Tak hanya fokus di hulu, perhatian serupa juga diberikan untuk wilayah pesisir dan ilir seperti Marangkayu, Muara Badak, dan Samboja. Dispora melakukan peningkatan kualitas sarana, termasuk perbaikan lapangan, tribun, dan fasilitas publik, agar kegiatan olahraga masyarakat berjalan lebih nyaman dan aman.
“Olahraga harus bisa diakses semua kalangan, baik di pusat kota maupun di desa terpencil. Itu wujud nyata keadilan pembangunan,” tegas Aji Ali.
Selain pembangunan fisik, Dispora Kukar juga memperkuat sisi pembinaan atlet muda. Setiap kegiatan atau turnamen lokal kini dijadikan sebagai ajang pendataan dan pemantauan potensi atlet daerah.
“Kami libatkan cabang olahraga (cabor) di setiap event untuk menilai langsung kemampuan atlet. Dari situ kami bisa menentukan siapa yang berpotensi untuk dibina lebih lanjut,” tambahnya.
Pendekatan ini membuat proses pembinaan lebih terarah. Dispora Kukar bekerja sama dengan sejumlah organisasi seperti Askab PSSI dan pengurus cabor bulu tangkis untuk melanjutkan pembinaan berjenjang, terutama bagi atlet usia dini.

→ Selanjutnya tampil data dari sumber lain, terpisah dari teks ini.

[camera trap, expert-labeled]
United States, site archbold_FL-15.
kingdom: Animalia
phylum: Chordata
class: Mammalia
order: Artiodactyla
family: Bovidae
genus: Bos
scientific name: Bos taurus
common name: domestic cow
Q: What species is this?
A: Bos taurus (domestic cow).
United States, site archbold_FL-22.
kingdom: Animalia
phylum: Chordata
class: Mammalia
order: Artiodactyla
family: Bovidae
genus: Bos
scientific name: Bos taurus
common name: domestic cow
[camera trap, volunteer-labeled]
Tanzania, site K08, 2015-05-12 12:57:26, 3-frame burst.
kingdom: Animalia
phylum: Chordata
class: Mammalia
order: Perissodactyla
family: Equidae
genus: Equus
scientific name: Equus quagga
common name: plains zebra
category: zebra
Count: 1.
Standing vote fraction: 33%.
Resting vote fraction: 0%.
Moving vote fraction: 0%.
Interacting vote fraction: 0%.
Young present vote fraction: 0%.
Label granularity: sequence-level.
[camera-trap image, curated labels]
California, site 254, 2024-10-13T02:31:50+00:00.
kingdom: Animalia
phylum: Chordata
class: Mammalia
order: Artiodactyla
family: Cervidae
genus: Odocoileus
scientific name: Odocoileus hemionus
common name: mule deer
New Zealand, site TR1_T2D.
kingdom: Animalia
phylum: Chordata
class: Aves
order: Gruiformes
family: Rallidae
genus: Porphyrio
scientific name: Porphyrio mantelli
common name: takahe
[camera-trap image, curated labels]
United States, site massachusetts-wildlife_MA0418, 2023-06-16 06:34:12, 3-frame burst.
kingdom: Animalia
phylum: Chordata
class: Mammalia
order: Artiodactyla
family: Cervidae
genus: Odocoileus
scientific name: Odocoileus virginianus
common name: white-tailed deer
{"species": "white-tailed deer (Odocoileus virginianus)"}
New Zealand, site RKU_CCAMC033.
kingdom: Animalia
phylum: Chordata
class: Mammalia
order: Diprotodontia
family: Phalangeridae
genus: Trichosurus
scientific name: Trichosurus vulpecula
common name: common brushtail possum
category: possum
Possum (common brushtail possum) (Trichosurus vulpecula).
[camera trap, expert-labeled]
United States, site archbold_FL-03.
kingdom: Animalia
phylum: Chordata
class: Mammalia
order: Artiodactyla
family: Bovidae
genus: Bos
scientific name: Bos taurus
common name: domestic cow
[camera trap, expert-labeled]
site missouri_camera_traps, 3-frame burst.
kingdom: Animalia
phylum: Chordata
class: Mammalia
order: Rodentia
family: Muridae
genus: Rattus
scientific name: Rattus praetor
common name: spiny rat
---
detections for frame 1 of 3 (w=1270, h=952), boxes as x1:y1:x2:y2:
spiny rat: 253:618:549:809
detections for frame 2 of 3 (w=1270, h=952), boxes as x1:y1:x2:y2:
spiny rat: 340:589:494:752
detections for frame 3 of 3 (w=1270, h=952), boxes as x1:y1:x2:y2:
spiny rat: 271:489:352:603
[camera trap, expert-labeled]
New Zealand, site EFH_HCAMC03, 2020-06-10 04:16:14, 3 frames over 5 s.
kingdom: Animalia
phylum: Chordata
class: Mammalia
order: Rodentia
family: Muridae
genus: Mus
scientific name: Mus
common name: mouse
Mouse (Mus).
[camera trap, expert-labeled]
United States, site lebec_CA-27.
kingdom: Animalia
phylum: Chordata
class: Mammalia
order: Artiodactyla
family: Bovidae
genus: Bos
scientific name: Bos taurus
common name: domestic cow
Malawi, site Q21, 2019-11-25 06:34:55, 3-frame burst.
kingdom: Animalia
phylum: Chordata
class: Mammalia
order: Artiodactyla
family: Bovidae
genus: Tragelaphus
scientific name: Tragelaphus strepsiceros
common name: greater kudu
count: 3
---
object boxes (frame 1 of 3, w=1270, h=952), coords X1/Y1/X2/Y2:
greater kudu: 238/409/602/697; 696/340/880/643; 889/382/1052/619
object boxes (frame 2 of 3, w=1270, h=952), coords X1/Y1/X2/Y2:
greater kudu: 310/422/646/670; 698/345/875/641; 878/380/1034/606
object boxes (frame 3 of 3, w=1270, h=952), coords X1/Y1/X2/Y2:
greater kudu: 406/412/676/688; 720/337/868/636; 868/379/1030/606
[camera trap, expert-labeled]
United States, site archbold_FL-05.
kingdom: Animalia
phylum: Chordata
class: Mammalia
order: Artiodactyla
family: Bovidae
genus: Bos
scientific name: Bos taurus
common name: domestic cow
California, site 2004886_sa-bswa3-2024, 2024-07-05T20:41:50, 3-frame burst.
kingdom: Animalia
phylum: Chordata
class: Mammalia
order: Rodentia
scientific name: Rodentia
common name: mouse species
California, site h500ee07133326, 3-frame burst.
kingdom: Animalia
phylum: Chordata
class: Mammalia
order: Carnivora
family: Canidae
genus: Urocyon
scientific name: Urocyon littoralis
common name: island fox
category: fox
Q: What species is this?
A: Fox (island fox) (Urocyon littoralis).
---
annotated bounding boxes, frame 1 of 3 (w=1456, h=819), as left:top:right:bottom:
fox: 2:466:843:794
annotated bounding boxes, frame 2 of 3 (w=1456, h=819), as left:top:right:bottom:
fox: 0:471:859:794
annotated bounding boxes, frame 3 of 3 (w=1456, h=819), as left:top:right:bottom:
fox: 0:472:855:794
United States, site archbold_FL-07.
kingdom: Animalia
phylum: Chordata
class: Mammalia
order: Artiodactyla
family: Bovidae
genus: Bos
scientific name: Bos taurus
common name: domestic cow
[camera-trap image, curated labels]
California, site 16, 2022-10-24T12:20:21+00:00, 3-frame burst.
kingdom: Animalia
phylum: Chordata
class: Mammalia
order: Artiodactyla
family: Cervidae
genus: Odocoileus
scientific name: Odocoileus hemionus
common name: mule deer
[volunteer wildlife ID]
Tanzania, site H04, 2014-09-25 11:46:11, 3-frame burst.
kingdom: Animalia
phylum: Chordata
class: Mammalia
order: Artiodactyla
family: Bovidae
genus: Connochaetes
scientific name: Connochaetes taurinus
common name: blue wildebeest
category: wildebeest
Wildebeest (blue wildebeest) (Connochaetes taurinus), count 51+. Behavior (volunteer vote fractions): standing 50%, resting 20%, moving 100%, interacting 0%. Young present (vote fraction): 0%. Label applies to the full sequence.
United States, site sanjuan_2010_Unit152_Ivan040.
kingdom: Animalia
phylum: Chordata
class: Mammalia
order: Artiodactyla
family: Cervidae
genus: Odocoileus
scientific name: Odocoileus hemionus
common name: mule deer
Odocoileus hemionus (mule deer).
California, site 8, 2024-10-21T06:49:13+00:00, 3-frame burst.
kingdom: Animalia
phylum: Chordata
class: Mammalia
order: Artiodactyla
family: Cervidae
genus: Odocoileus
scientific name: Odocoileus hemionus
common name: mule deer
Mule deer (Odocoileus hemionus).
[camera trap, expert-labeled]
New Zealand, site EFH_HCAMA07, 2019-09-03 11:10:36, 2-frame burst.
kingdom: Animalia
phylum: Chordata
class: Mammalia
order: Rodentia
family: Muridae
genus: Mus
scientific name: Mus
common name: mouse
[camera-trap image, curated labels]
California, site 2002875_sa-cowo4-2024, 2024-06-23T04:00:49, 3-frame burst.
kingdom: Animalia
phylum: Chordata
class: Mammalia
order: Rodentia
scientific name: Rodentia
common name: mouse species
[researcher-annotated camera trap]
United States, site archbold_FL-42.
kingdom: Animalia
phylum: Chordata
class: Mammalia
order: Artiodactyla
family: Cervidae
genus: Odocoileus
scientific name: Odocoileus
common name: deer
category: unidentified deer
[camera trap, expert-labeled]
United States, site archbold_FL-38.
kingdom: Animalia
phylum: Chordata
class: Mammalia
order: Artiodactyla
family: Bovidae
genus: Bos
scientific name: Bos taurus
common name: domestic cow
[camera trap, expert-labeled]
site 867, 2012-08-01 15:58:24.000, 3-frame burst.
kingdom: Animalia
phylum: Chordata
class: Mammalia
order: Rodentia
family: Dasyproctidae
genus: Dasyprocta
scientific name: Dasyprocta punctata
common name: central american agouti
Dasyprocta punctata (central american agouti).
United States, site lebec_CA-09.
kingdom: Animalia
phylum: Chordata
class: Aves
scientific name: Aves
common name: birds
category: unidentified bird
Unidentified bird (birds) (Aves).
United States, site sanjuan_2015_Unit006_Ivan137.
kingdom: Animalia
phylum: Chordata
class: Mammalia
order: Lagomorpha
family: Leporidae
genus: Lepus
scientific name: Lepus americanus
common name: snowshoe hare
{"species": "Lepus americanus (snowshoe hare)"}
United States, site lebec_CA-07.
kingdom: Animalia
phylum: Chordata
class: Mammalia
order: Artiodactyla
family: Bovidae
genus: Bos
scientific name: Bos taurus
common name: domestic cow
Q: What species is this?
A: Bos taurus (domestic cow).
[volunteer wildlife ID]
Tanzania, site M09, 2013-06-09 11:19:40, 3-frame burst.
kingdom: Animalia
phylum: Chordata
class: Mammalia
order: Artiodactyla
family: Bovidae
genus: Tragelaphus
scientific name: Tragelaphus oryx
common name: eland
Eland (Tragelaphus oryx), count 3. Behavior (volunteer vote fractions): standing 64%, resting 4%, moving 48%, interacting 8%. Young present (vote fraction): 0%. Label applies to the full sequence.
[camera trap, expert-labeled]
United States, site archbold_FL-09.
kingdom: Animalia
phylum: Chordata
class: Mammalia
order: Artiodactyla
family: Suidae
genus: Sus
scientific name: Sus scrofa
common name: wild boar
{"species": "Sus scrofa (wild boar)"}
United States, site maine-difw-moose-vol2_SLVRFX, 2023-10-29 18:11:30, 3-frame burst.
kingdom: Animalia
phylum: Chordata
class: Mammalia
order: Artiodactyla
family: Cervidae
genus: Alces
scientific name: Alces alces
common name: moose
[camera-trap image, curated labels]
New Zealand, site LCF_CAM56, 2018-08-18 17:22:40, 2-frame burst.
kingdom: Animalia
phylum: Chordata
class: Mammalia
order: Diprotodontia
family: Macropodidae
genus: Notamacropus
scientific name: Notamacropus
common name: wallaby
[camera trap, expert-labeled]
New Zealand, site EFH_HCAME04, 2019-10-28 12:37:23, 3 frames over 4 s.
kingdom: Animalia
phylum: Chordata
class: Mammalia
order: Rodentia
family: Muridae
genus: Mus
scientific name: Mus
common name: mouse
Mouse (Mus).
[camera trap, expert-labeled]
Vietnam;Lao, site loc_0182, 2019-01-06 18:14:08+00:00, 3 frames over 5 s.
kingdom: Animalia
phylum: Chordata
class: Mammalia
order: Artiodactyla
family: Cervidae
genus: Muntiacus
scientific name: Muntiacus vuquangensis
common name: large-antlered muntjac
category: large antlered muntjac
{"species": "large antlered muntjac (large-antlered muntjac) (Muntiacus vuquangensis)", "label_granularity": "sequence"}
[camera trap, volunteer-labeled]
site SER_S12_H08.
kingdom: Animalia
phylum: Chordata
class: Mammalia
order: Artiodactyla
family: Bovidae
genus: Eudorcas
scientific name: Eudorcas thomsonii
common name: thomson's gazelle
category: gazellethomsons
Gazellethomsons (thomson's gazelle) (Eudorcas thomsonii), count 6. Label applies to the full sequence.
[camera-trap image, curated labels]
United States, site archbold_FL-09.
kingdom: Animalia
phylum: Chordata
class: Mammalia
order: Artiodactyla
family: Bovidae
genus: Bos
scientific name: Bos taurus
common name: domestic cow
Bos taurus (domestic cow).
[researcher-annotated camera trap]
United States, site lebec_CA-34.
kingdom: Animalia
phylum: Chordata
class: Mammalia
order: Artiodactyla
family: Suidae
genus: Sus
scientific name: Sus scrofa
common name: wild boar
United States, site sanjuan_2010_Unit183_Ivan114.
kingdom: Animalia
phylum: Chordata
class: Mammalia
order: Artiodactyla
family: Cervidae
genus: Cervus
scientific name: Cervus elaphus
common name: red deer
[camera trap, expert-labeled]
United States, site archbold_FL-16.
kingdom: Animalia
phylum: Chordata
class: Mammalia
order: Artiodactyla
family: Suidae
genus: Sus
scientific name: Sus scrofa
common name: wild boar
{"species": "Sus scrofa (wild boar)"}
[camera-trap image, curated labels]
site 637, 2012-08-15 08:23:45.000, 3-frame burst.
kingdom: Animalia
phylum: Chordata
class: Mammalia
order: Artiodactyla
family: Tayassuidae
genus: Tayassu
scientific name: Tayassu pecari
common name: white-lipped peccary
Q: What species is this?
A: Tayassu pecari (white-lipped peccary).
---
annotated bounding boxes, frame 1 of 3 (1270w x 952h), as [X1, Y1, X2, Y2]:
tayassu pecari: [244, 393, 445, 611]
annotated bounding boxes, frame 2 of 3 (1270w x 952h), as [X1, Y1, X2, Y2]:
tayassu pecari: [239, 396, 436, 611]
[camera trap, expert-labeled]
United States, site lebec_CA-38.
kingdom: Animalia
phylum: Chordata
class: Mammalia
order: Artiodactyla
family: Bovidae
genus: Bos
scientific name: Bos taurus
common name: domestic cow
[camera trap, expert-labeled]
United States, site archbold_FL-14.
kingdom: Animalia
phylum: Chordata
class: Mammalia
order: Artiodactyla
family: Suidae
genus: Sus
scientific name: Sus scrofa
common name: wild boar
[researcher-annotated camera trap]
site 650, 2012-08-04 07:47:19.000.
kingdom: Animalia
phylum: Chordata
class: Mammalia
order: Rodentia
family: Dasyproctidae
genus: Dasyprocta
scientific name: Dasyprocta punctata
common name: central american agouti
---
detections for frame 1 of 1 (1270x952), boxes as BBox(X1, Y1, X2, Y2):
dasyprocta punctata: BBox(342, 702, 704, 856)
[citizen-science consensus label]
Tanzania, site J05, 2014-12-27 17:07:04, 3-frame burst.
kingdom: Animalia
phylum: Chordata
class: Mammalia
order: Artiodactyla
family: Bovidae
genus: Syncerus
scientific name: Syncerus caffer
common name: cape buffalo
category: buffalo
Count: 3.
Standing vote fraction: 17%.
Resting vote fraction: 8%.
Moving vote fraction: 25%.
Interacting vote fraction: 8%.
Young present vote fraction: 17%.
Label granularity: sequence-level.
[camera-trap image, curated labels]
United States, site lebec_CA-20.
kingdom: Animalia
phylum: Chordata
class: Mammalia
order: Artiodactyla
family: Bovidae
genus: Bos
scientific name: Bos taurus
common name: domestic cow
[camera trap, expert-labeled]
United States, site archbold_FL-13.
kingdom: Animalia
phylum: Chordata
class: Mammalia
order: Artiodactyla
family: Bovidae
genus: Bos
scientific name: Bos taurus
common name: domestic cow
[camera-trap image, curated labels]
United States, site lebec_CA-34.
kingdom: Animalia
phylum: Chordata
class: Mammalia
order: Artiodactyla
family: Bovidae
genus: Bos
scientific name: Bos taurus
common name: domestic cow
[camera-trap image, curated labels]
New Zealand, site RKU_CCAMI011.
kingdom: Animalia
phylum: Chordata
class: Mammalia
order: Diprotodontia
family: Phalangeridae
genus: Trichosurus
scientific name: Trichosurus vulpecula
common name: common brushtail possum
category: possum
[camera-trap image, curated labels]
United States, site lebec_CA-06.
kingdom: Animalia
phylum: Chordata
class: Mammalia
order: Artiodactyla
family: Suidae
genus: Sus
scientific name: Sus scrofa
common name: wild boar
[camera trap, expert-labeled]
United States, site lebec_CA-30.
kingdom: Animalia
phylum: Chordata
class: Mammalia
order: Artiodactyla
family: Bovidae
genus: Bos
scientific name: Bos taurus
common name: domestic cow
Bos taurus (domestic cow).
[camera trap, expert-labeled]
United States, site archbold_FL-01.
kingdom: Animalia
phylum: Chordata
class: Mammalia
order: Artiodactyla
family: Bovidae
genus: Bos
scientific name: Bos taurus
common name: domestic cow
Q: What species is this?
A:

Aji Ali menjelaskan bahwa semua data hasil pendataan telah diintegrasikan sebagai dasar perencanaan program pembinaan di tahun-tahun berikutnya.
“Kami ingin setiap cabor memiliki roadmap pembinaan yang jelas. Dengan begitu, prestasi bisa dibangun dari bawah,” tuturnya.
Melalui strategi pemerataan dan pembinaan berkelanjutan ini, Dispora Kukar berharap semangat olahraga tak hanya hidup di kota, tetapi juga di pelosok-pelosok desa.
“Olahraga bukan sekadar kompetisi, tapi ruang untuk membangun kebersamaan, disiplin, dan kebanggaan daerah,” pungkas Aji Ali.
Dengan semangat yang merata dari hulu hingga pesisir, Kukar menatap masa depan olahraga yang lebih inklusif, berprestasi, dan membumi di tengah masyarakatnya.